- _PAGE_:
++++++

PART-SONGS 1889-1909 - Introduction
Like many great composers, Elgar's reputation rests on a relatively small number of large scale, predominantly orchestral works that represent a numerically small proportion of his total output. But among the lesser known cantatas, chamber works, incidental music and salon pieces that make up the remainder of the opus is a significant body of songs - approximately one hundred in all. Around one half of these are songs for solo voice which, with one or two notable exceptions such as Pleading (op 48, 1908), are not of great merit. But the remainder are part-songs of great delicacy, beauty and inventiveness. Elgar composed part-songs throughout his working life, often, it seems, almost as a form of relaxation while working on large-scale pieces or on holiday. A few were provided, sometimes retrospectively, with instrumental accompaniment but the majority were written for unaccompanied voices. Some, notably the Five Part-songs from the Greek Anthology and the later Four Part-songs of opus 53, Elgar wrote for a general audience. From 1903, however, Elgar became particularly closely involved with the festival held at Morecambe, Lancashire and with its chairman, Canon Charles Gorton (1854-1912), who provided Elgar with theological assistance with The Apostles and The Kingdom. These associations led Elgar to write many of his best part-songs. Canon Gorton’s daughter, Mrs Helen Walker, recalled some performances of Elgar’s part-songs in the Morecambe rectory when the Elgars stayed there, “I always remember … my father arranging for the Morecambe Madrigal Society to be sent up on the ‘landing’ after dinner, their singing a number of Sir Edward’s part-songs. He having never heard them sung before said ‘I never realized I had written anything so beautiful’”.

Two - the demanding Weary Wind of the West and the peaceful Evening Scene - were specifically written as test pieces for the 1903 and 1906 festivals, the former bearing the inscription "Composed for Morecambe Festival”. Choirs eager to demonstrate their competitive edge were quick to seize upon the works – and they were a large market, with over 3,500 competitors in Morecambe in 1907.

Notes on Individual Songs

O Happy Eyes, op. 18 no. 1 (1889) 3 mins 00 secs
Words by Caroline Alice Elgar (1848-1920)
My Love Dwelt in a Northern Land, op. 18 no. 3 (1889) 4 mins 30 secs
Words by Andrew Lang (1844-1912)
Elgar composed part-songs throughout his working life, often, it seems, almost as a form of relaxation while working on large-scale pieces or on holiday. The earliest that remain in the standard repertoire are two composed in 1889 shortly after his marriage to Alice – O Happy Eyes and My Love Dwelt in a Northern Land.

Late 1889 was an exciting time: Edward had had Salut d’amour published by Schott, Vesper Voluntaries, to be published, like his Queen Mary’s Song, by Orsborn & Tuckwood. At the same time he composed two part-songs. O Happy Eyes was a setting of verses Alice wrote in February 1888, before their engagement, and was probably composed simultaneously with My Love Dwelt in a Northern Land.

++++++

- _DATA SHOWN_:
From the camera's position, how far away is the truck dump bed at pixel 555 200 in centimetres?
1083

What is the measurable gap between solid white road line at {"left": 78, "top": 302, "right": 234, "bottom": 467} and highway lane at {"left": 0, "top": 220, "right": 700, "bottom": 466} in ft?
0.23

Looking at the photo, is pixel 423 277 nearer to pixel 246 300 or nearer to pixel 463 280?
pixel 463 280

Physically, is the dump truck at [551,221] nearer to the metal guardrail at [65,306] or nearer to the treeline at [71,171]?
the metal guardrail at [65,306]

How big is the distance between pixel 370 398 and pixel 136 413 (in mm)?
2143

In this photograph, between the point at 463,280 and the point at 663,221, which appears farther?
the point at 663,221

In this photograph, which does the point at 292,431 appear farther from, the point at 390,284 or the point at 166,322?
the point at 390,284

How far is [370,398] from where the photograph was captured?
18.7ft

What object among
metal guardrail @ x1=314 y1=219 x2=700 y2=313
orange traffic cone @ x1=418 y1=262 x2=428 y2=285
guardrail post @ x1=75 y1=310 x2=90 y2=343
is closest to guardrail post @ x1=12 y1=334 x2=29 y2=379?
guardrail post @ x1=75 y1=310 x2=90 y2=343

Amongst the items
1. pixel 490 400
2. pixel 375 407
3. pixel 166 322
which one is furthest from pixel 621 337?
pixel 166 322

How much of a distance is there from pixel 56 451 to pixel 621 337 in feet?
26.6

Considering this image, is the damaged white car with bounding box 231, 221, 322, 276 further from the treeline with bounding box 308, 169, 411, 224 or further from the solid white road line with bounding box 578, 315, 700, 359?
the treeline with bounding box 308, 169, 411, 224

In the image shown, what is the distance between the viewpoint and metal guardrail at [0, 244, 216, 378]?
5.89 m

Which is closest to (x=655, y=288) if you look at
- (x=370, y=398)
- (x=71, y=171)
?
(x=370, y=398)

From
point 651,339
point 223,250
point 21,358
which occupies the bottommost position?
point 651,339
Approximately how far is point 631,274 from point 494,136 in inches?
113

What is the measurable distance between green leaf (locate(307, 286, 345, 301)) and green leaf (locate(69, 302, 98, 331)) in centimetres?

++++++

- _STATED PROBLEM 1_:
Please write out the section of the Elgar part-songs introduction starting at "Two - the demanding" and ending at "Morecambe in 1907.", word for word.
- _STATED PROBLEM 2_:
Pick up the Elgar part-songs introduction after its final sentence and carry it forward.

- _WRITTEN ANSWER 1_:
Two - the demanding Weary Wind of the West and the peaceful Evening Scene - were specifically written as test pieces for the 1903 and 1906 festivals, the former bearing the inscription "Composed for Morecambe Festival”. Choirs eager to demonstrate their competitive edge were quick to seize upon the works – and they were a large market, with over 3,500 competitors in Morecambe in 1907.

- _WRITTEN ANSWER 2_:
Alice also wrote alternative words (Afar amidst the Sunny Isles) for My Love Dwelt in a Northern Land when it seemed as if Andrew Lang (1844-1912, and described by Arnold Bax as “that notorious tough”) would refuse permission for his poem to be used. The poem, like The Black Knight, was set in Mediaeval, chivalric times, and was published in the May 1882 edition of The Century magazine. Eventually, Lang relented, as Elgar recalled, “with a very bad grace”. The song was dedicated to the Rev. John Hampton (1834-1922), the Warden of St. Michael’s College, Tenbury as well as a musician, who conducted for the Tenbury Music Society the first performance on 13 November 1890 as he was to conduct in 1893 the first performance of Elgar’s Spanish Serenade.

The part-songs were left in January 1890 for a contact at Novello with a request from the composer to “bring them quickly under the notice of your firm. You may remember I have been requested to write for Worcester Festival & am very anxious to get some things introduced & published before that event.” Novello accepted only My Love Dwelt in a Northern Land, for 100 printed copies in exchange for the copyright. Four years later, Alice persuaded Edward to re-submit to Novello the rejected, but now revised, O Happy Eyes, and this time they accepted the song, paying 3 guineas for it, a pointer to Elgar’s enhanced reputation.

Ivor Atkins gave a fine performance of My Love Dwelt in a Northern Land in December 1921. In a letter of 8 December 1921, he wrote to Edward, “I atoned for a very imperfect performance I gave in your hearing about 21 years ago … People insisted upon an encore and the choir sang it even better the second time”.

O happy eyes
O happy eyes, for you will see
My love, my lady pass today;
What I may not, that may you say
And ask for answer daringly.
O happy eyes.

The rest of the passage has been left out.